### Your goal
Search term "which": please show all lines in the listing that contain it.

### Material for this exercise
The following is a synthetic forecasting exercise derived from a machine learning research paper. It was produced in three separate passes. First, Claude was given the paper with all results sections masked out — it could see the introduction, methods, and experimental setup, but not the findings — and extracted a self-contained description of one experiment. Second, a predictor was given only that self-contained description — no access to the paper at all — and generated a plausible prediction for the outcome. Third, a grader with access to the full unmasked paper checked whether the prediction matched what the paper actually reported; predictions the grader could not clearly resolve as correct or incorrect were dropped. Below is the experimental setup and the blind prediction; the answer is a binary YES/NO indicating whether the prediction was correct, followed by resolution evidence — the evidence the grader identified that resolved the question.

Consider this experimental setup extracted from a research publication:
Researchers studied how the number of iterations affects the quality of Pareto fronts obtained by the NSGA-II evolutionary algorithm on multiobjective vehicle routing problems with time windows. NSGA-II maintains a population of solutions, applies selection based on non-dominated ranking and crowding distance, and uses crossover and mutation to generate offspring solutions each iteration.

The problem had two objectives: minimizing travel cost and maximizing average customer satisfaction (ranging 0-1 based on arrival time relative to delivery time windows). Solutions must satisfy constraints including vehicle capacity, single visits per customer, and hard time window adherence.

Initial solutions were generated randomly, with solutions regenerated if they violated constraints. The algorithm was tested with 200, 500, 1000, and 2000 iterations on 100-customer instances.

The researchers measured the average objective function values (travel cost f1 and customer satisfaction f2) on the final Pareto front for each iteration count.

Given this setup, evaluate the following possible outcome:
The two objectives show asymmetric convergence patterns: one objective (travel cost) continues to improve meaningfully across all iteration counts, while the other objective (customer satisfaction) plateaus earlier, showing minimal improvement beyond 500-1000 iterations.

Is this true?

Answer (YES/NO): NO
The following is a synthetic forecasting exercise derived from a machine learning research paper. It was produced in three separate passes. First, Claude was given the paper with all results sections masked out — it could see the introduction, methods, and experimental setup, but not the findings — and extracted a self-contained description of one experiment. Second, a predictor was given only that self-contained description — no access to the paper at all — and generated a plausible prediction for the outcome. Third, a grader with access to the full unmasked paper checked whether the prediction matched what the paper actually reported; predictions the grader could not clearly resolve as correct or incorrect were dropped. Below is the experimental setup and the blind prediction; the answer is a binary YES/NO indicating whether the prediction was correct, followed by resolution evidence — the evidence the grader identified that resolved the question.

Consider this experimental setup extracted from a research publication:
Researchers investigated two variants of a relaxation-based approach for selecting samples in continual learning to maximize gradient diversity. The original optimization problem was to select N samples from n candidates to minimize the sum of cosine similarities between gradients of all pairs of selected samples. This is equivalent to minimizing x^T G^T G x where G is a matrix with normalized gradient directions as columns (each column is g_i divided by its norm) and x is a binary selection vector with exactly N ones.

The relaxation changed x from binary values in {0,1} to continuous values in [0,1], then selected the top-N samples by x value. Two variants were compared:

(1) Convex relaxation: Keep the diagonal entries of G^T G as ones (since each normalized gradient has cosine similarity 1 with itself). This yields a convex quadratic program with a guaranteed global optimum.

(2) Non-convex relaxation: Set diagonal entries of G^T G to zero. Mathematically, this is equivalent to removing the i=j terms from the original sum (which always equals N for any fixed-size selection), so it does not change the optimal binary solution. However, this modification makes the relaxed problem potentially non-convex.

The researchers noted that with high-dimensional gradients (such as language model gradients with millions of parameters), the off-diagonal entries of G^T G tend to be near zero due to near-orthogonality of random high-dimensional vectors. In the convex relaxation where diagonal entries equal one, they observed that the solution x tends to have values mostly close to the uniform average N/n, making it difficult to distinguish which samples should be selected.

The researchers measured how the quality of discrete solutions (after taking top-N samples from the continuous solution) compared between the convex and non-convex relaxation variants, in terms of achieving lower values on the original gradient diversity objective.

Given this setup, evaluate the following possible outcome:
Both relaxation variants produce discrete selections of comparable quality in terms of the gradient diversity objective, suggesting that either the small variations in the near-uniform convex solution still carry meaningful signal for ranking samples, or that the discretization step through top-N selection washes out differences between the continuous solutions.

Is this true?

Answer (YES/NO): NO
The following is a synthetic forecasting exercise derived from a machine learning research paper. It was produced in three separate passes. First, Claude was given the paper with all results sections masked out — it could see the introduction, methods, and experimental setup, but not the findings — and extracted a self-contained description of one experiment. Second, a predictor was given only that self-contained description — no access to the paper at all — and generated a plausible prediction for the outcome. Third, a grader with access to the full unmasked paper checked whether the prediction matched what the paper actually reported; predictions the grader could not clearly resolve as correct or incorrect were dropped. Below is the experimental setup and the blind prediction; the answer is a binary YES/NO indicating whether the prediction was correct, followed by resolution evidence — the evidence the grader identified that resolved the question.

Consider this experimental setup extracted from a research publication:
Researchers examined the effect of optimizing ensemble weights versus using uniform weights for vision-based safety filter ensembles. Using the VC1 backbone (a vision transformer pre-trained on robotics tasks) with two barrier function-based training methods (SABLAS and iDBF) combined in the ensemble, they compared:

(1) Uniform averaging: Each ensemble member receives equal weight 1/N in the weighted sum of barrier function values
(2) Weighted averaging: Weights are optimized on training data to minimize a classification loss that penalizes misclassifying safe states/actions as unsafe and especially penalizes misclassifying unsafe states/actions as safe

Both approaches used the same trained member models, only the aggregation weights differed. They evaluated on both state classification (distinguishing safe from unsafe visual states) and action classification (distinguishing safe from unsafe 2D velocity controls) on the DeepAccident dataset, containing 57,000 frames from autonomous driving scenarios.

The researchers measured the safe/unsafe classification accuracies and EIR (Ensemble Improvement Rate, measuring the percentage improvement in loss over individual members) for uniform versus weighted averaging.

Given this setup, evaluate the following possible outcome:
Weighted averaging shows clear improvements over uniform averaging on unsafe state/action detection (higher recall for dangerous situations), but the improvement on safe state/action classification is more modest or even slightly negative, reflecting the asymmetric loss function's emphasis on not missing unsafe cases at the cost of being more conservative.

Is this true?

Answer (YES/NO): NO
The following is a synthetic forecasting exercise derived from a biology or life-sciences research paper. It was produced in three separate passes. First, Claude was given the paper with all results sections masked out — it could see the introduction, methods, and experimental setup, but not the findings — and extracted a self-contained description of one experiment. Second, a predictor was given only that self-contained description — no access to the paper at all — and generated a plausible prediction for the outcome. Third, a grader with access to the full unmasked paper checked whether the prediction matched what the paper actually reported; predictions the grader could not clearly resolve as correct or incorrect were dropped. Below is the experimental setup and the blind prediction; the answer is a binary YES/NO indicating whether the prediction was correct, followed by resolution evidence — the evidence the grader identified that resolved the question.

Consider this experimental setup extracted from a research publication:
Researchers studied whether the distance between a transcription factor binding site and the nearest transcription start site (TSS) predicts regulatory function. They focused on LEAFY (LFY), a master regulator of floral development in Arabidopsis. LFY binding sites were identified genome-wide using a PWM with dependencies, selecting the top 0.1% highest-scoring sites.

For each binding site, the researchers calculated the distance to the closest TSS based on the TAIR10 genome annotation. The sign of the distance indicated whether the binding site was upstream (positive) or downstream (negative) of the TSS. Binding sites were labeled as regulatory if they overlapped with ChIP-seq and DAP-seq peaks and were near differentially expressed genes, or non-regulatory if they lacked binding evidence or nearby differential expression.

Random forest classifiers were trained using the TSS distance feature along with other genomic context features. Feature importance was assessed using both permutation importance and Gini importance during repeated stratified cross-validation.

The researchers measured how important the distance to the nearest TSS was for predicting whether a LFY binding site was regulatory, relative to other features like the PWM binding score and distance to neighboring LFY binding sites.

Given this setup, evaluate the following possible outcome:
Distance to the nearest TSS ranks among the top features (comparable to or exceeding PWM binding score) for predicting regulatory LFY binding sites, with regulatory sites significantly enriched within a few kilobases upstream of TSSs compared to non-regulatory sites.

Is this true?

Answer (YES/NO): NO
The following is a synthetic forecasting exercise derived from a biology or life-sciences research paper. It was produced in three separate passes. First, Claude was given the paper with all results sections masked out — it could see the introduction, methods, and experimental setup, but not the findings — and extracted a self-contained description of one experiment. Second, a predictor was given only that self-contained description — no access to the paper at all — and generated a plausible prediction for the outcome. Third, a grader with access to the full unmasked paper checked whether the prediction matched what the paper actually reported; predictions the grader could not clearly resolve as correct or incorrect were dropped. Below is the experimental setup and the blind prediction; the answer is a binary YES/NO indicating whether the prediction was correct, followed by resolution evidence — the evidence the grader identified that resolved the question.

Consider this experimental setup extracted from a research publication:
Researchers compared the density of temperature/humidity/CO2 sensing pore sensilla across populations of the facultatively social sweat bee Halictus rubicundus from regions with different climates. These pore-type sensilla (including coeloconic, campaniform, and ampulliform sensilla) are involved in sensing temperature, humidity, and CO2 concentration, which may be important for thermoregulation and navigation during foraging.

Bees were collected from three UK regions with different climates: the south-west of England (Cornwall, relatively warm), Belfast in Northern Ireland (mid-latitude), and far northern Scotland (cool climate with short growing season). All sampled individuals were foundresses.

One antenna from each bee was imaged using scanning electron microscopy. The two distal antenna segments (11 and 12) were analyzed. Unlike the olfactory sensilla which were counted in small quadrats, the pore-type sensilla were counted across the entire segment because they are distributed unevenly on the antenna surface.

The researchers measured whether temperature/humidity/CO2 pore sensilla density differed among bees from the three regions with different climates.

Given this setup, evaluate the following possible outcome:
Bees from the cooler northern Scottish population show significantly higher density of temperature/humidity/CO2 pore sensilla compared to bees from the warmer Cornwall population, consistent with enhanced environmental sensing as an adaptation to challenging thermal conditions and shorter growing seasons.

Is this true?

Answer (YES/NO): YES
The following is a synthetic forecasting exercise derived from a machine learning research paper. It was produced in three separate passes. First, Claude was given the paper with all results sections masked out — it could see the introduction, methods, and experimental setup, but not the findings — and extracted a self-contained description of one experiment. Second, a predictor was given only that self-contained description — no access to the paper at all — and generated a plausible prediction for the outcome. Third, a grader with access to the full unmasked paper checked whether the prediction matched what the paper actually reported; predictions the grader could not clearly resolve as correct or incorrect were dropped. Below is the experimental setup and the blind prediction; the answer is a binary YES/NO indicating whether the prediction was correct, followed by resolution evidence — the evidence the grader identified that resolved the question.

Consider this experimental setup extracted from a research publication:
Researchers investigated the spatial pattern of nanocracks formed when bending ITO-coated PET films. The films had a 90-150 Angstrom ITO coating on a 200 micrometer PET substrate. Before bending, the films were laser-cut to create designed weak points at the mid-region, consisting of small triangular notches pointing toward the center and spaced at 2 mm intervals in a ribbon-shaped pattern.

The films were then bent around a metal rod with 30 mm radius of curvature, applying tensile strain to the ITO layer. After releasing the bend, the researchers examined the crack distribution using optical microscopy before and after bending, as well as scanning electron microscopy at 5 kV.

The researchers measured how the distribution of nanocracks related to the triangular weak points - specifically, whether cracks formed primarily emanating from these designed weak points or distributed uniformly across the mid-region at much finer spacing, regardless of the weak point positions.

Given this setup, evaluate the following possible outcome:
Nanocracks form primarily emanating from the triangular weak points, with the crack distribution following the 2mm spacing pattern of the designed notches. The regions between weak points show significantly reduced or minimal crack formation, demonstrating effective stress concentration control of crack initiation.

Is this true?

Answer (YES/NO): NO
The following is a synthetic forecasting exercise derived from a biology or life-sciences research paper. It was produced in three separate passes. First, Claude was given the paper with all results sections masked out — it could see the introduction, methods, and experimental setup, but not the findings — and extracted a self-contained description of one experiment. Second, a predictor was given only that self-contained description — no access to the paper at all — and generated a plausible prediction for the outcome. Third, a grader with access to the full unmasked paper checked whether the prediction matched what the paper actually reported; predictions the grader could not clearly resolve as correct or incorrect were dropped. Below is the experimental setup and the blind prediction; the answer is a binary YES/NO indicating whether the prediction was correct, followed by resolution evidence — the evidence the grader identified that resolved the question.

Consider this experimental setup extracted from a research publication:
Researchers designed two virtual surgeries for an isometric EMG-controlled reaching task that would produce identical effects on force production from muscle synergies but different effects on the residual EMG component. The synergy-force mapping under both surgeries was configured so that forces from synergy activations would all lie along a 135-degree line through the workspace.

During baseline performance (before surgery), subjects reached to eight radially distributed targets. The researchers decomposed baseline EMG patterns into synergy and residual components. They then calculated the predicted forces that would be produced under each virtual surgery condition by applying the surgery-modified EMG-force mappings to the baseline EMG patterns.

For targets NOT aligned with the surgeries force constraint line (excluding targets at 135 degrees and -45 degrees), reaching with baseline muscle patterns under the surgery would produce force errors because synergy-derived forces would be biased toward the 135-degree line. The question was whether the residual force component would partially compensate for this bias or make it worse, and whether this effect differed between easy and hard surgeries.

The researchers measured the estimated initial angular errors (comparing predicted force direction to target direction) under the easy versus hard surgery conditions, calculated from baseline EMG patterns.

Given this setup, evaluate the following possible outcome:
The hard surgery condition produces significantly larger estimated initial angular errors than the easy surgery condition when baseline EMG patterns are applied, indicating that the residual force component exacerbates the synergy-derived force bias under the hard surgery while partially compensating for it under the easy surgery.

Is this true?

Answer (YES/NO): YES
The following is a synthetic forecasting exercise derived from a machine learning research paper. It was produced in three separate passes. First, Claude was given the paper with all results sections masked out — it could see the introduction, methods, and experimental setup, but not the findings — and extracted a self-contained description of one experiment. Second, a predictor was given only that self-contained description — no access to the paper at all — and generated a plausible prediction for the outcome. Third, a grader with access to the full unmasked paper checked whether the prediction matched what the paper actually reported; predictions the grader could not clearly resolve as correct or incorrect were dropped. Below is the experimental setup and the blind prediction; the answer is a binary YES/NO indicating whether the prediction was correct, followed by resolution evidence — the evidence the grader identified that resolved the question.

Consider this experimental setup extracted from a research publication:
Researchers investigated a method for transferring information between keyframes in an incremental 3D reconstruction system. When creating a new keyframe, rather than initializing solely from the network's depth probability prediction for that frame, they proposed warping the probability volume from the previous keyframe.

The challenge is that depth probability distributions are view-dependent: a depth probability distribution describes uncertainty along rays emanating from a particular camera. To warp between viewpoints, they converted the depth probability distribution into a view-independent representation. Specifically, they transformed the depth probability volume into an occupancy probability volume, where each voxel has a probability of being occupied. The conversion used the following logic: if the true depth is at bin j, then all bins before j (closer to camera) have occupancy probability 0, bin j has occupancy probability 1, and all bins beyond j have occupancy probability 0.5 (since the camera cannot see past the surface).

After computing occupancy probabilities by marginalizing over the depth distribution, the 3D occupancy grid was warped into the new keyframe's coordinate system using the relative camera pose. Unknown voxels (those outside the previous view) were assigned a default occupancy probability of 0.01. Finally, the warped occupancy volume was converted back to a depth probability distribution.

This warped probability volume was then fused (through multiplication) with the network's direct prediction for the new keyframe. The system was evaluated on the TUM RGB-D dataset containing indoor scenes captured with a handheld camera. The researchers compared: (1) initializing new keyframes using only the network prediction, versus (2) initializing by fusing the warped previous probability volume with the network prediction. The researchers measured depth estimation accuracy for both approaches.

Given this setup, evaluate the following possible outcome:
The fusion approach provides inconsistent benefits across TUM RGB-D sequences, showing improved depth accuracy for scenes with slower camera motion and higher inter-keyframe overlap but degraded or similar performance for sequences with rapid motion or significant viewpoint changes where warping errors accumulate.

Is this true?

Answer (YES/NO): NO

### Result of the task
(2) Non-convex relaxation: Set diagonal entries of G^T G to zero. Mathematically, this is equivalent to removing the i=j terms from the original sum (which always equals N for any fixed-size selection), so it does not change the optimal binary solution. However, this modification makes the relaxed problem potentially non-convex.
The researchers noted that with high-dimensional gradients (such as language model gradients with millions of parameters), the off-diagonal entries of G^T G tend to be near zero due to near-orthogonality of random high-dimensional vectors. In the convex relaxation where diagonal entries equal one, they observed that the solution x tends to have values mostly close to the uniform average N/n, making it difficult to distinguish which samples should be selected.
Researchers compared the density of temperature/humidity/CO2 sensing pore sensilla across populations of the facultatively social sweat bee Halictus rubicundus from regions with different climates. These pore-type sensilla (including coeloconic, campaniform, and ampulliform sensilla) are involved in sensing temperature, humidity, and CO2 concentration, which may be important for thermoregulation and navigation during foraging.
One antenna from each bee was imaged using scanning electron microscopy. The two distal antenna segments (11 and 12) were analyzed. Unlike the olfactory sensilla which were counted in small quadrats, the pore-type sensilla were counted across the entire segment because they are distributed unevenly on the antenna surface.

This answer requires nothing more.